Work request: Of the lines in the data below, count the ones holding the string "measure", and answer with that number only.

Stored dataset items:
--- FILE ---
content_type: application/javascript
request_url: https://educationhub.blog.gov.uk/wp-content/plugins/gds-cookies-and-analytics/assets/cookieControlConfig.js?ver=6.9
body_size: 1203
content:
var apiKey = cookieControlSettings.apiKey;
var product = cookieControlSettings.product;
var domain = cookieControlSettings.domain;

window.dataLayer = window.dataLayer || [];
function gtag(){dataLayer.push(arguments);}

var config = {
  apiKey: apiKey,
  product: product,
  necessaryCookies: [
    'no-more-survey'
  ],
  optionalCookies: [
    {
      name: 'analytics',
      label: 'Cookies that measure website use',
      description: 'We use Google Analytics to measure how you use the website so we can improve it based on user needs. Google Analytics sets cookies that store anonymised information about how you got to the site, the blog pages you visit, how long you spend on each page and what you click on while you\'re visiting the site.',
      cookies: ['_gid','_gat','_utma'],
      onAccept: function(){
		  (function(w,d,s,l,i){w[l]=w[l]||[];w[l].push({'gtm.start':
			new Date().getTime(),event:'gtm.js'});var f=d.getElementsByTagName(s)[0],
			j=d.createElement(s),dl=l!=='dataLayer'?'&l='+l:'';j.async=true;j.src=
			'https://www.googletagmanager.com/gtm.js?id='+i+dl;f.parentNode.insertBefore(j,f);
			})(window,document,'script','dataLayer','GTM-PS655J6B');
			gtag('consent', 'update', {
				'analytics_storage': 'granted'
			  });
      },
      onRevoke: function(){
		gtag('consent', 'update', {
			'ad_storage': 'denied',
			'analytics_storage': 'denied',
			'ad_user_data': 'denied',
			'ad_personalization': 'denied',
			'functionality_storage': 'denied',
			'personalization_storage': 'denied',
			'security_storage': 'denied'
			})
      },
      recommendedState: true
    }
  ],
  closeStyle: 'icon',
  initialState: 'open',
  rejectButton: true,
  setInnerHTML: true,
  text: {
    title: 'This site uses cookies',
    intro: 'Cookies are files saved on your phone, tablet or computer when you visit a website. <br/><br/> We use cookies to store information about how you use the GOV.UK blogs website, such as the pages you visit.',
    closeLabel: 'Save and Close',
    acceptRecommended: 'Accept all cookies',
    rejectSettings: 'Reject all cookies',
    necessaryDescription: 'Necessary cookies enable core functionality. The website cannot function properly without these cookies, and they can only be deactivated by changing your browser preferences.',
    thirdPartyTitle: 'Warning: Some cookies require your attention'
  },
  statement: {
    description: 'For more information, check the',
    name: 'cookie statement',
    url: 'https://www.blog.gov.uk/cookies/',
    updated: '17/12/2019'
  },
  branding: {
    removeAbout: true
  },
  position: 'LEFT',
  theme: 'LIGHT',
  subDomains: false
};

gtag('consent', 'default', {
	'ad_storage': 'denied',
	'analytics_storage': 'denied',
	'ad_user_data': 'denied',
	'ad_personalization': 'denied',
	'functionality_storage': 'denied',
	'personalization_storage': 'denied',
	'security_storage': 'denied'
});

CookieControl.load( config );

...

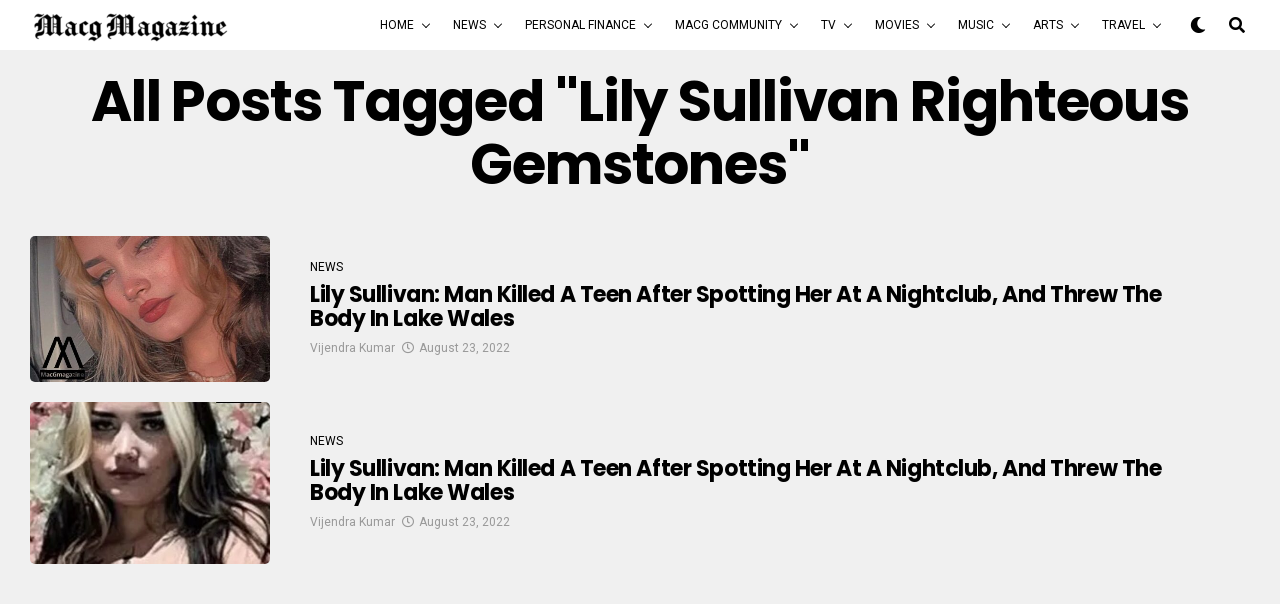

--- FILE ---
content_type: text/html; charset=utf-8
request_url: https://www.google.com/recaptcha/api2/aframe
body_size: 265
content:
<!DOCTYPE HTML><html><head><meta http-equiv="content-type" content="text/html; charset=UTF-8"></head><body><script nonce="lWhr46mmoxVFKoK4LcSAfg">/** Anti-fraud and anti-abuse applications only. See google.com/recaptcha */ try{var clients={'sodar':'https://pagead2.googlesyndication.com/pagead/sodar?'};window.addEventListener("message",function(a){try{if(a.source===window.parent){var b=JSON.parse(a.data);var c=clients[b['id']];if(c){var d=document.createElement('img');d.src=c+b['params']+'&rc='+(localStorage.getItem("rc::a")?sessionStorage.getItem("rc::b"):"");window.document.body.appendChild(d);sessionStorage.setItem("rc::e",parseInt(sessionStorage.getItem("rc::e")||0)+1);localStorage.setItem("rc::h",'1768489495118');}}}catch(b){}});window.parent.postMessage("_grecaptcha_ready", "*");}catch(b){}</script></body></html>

Solution: 2